Universitas Katolik Weetebula kembali menorehkan prestasi dalam penguatan mutu pendidikan tinggi di wilayah Nusa Tenggara Timur. Salah satu dosen, Dr. Yohanes Umbu Lede, M.Pd., dinyatakan memenuhi kompetensi sebagai Fasilitator Sistem Penjaminan Mutu Internal (SPMI) di lingkungan LLDikti Wilayah XV.
Keberhasilan ini merujuk pada hasil Bimbingan Teknis (Bimtek) Calon Fasilitator SPMI yang dilaksanakan pada 9–11 Februari 2026 di Kupang. Kegiatan tersebut diselenggarakan oleh Direktorat Jenderal Pendidikan Tinggi melalui Direktorat Pembelajaran dan Kemahasiswaan.
Dalam kegiatan tersebut, peserta mengikuti rangkaian evaluasi berupa pre-test, post-test, dan penilaian kompetensi. Berdasarkan hasil evaluasi, sejumlah peserta dari berbagai perguruan tinggi dinyatakan memenuhi kualifikasi sebagai fasilitator SPMI di wilayah LLDikti XV.
Bagi Universitas Katolik Weetebula, capaian ini memiliki arti penting. Dr. Yohanes Umbu Lede, M.Pd., tercatat sebagai dosen kedua yang berhasil lolos seleksi fasilitator wilayah LLDikti XV. Sebelumnya, Kristoforus Dowa Bili, M.Pd., telah lebih dahulu dinyatakan lulus dalam seleksi yang dilaksanakan di Jakarta.
Rektor Universitas Katolik Weetebula, Dr. Wilhelmus Yape Kii, S.Pt., M.Phil., M.A., menyampaikan apresiasi atas capaian tersebut. “Kami bersyukur dan bangga atas keberhasilan dosen kami yang kembali dipercaya sebagai fasilitator SPMI. Ini menunjukkan bahwa komitmen Unika Weetebula dalam membangun budaya mutu semakin nyata dan diakui secara eksternal,” ujarnya.
Lebih lanjut, ia menambahkan bahwa kehadiran fasilitator SPMI dari internal kampus akan menjadi kekuatan strategis dalam meningkatkan kualitas Tridharma Perguruan Tinggi. “Kami berharap para dosen yang lolos dapat berkontribusi tidak hanya bagi kampus, tetapi juga bagi penguatan mutu perguruan tinggi di wilayah NTT,” tambahnya.

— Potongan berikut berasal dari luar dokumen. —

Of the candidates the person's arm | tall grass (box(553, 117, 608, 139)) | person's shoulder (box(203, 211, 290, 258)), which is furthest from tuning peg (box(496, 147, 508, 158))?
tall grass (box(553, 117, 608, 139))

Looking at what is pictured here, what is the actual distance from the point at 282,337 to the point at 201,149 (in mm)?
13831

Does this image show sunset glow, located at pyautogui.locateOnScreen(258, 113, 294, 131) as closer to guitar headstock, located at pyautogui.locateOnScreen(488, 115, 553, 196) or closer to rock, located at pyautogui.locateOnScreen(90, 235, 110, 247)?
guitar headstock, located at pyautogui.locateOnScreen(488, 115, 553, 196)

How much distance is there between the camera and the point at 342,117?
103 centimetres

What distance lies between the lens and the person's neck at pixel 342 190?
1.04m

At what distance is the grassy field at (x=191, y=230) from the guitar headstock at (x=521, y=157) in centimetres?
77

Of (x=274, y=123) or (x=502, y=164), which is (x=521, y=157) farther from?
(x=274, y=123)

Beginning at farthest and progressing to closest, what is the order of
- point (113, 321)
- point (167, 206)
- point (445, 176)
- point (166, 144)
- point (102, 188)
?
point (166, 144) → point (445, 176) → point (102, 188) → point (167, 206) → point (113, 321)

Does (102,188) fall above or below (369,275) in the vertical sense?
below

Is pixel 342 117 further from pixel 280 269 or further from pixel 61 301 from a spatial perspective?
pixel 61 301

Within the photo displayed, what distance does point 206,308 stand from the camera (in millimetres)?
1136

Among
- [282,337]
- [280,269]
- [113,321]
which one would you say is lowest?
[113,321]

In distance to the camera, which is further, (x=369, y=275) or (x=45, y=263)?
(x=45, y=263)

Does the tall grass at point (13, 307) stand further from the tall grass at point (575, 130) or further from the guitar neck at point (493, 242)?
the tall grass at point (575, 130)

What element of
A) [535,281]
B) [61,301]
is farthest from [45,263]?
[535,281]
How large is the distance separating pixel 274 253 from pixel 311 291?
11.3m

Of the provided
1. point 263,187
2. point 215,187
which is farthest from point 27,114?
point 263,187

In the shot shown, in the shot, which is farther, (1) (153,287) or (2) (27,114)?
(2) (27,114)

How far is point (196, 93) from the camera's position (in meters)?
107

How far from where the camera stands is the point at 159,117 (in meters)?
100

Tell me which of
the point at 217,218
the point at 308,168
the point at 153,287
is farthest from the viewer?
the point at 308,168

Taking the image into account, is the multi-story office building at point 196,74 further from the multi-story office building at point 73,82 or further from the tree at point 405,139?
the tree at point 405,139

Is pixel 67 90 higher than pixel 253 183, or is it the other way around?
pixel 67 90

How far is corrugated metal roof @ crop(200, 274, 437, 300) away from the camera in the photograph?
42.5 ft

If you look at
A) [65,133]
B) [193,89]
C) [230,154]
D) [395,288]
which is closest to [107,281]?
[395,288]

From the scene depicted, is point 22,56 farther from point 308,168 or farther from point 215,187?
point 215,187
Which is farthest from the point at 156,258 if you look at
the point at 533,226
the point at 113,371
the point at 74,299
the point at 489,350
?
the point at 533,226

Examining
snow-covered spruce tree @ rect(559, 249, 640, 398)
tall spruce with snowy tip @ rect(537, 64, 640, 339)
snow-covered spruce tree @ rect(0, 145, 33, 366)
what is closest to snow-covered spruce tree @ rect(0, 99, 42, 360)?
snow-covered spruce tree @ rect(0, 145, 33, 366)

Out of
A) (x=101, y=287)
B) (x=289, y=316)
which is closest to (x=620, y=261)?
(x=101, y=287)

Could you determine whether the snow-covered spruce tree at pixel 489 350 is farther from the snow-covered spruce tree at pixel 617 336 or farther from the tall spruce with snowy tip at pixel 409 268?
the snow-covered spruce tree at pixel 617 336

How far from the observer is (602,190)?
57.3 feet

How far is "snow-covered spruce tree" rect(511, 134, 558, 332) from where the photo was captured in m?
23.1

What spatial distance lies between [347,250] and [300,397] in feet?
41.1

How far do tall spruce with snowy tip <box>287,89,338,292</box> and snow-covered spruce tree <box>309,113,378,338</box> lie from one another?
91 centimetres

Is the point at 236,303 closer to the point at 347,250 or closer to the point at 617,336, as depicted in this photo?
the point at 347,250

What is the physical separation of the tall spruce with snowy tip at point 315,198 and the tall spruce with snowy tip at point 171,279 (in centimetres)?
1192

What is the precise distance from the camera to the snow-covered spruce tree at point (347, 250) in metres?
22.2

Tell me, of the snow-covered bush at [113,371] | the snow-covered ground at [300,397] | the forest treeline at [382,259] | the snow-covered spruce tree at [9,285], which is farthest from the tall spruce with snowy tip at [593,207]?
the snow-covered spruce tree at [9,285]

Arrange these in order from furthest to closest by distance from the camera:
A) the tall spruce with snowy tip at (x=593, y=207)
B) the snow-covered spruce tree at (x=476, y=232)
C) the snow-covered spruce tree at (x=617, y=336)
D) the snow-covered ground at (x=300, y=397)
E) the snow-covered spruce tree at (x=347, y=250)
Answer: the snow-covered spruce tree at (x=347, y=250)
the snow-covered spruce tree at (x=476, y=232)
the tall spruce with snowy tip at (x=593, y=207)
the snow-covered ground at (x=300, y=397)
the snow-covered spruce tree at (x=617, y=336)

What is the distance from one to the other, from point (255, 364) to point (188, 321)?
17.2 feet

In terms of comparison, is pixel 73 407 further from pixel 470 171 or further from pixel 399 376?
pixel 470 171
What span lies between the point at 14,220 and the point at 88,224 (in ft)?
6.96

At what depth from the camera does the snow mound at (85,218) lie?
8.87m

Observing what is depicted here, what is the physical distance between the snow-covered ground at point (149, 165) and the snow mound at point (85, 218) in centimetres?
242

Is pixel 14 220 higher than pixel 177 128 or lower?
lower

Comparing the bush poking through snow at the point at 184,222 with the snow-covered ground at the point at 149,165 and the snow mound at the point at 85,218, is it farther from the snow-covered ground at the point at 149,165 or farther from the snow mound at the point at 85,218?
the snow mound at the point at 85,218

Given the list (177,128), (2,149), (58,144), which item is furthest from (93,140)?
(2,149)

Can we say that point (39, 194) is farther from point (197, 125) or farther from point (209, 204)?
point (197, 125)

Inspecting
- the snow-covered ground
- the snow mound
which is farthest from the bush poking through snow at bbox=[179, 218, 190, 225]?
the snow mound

Melalui surat resmi tertanggal 16 Maret 2026, Direktorat Pembelajaran dan Kemahasiswaan menyerahkan hasil penilaian kepada LLDikti Wilayah XV untuk selanjutnya ditetapkan melalui Surat Keputusan Kepala LLDikti. Penetapan ini akan menjadi dasar bagi para fasilitator untuk menjalankan peran dalam pendampingan implementasi SPMI di perguruan tinggi.
Ke depan, keterlibatan dosen-dosen Unika Weetebula dalam jejaring fasilitator SPMI diharapkan mampu memperluas kolaborasi antar perguruan tinggi, berbagi praktik baik, serta mendorong peningkatan mutu pendidikan tinggi yang berkelanjutan di Nusa Tenggara Timur.